Monday, August 6, 2007

Journalism in the year 2000

(Hindustan Times, 4 April, 1983)

The National Media Convention, held the other day, did not include an important item on the agenda. With the turn of the century round the corner, they should have discussed the shape journalism would take in the year 2000 AD. While many guesses can be made on this, here is one version.

A separate Ministry of Journalism has been established, headed by a Minister at the Cabinet rank. The Ministry is housed in a skyscraper, named, 'Paradise'. Independent departments function for writing, editing, printing, etc. but the flourishing ones are those of pseudo-journalism, yellow-journalism, plagiarism. A skeleton staff man sub sections on development journalism and 'success' stories.

After delivering the fatal blow in the 80s to the Press Bill, the Press has achieved yet another major breakthrough. This time, in the name of 'watch-dog of democracy', they got the Officials Secrets Act abolished. Now, not only are they allowed access to every document (Defence not excluded), it has also become mandatory that a copy of every 'Strictly Confidential' letter should be endorsed to the Press. The demand that the Pressmen should be above the law is awaiting judgment at the highest court of law. (However, in the event of a negative judgment, all 'attacks' have been mounted, ready for release at short notice).

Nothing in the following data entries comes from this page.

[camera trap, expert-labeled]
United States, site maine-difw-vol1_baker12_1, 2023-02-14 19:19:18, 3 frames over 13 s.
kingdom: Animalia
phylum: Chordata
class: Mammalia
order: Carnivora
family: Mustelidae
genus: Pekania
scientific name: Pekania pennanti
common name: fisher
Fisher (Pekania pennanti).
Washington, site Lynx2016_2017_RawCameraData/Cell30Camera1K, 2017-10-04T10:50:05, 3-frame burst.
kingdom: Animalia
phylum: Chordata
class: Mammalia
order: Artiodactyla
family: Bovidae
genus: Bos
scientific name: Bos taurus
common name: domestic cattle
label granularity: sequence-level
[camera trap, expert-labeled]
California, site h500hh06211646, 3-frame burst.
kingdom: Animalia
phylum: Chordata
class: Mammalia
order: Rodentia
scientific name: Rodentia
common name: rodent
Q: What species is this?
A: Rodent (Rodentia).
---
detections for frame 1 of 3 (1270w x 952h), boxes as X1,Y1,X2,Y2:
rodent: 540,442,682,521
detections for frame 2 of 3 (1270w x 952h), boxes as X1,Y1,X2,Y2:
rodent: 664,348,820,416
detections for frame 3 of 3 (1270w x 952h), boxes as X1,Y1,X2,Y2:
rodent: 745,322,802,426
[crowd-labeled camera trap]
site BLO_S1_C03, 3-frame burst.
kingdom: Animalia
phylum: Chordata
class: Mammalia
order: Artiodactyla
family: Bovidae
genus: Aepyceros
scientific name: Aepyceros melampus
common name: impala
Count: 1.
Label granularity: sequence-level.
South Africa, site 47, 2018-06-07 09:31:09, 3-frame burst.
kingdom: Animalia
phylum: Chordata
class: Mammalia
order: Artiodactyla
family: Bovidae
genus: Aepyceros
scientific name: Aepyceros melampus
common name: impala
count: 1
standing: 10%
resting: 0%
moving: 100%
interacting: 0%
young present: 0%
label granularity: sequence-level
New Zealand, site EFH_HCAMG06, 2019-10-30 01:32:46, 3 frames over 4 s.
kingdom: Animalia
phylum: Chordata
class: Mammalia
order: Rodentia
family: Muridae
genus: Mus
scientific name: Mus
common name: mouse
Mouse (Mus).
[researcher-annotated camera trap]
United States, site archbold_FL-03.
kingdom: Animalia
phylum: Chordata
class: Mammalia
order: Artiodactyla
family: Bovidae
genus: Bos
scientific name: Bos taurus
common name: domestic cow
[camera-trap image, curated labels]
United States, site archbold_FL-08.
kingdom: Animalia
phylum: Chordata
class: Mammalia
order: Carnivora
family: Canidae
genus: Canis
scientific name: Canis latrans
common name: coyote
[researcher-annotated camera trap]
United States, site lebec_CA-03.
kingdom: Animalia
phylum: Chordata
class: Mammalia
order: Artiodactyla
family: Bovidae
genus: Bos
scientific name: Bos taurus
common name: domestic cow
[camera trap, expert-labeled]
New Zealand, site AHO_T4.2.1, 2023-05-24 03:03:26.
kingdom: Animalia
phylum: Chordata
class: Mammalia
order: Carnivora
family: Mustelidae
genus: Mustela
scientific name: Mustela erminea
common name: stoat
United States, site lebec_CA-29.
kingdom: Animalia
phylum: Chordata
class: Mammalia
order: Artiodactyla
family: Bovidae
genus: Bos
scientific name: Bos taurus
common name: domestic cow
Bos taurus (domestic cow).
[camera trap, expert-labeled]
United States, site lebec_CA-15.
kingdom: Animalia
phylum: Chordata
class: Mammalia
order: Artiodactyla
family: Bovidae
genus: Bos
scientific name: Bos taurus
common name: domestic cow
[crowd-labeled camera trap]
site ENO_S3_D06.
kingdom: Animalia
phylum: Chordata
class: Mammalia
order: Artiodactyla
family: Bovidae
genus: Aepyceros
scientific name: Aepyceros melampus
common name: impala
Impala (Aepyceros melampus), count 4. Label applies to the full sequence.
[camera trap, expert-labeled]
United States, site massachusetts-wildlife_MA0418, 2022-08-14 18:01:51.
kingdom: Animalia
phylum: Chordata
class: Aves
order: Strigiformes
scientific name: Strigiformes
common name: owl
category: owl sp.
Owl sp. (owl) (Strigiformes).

Whenever a conference of importance is held the Pressmen, nay newspersons, will be allowed a free bar, with an inexhaustible supply of liquor. Adequate precautions have been taken to keep the security staff or the secretariat members away from even smelling range.

Some of the internal wrangles have also been sorted out through a memorandum of understanding. For instance, an arrangement has been made whereby whenever a reporter attends a function at which complimentaries are distributed, he will accept them only in pairs - one for himself and the other for the sub editor at the desk, teamed up with him. That sub editor, in turn, will cease to butcher the stories of the reporter and, instead, will pass them with minor OPD surgery.
Matrimonial columns are on the increase. Every newspaper claims that in every third house, the match-making has been done thanks to that particular newspaper. Several dailies have come up and the competition has become so tough that as incentive to retain readership, presents are delivered at regular intervals along with the newspapers. Magnifying glasses top this list, with the print-size having reached an all-time low point!

Responding leniently to the laments of readers that too much of in-house news is being passed off as news of public interest, the newspapers have agreed to publish their staff news - marriage, birth, retirement, death, etc. - on a separate page. Notwithstanding this, the various difficulties encountered by journalists, such as to get cinema-tickets on a holiday from a 'house-full' theatre, continue to be worthy of a box-item.

Journalism has become a much sought-after profession, relegating medical and engineering to the backward. Hence several institutions have sprung up all over the country. The one in Karnataka leads in capitation fee, here too. In tune with the Navy advertisement. 'Join the Navy and see the World', the new slogan on journalism is ' Join Journalism and Enjoy One-Upmanship of Life'.

Speaking for my estimable newspaper, Khuswant Singhji's words continue to be the last on Pakistan, Urdu and Wine. Women is no longer his forte. Rajinder Puri Sahib has earned a title, 'The Inimitable Jeeves', M/s Raj Chatterjee and P.L. Bhandari are busy accepting invitations from various institutions for guest lectures on how to write a Middle. Meanwhile a chap, bearing the initials of VVS, backed then possibly by an experience of two decades and his in his sixties, is still struggling to write a Middle worth the name.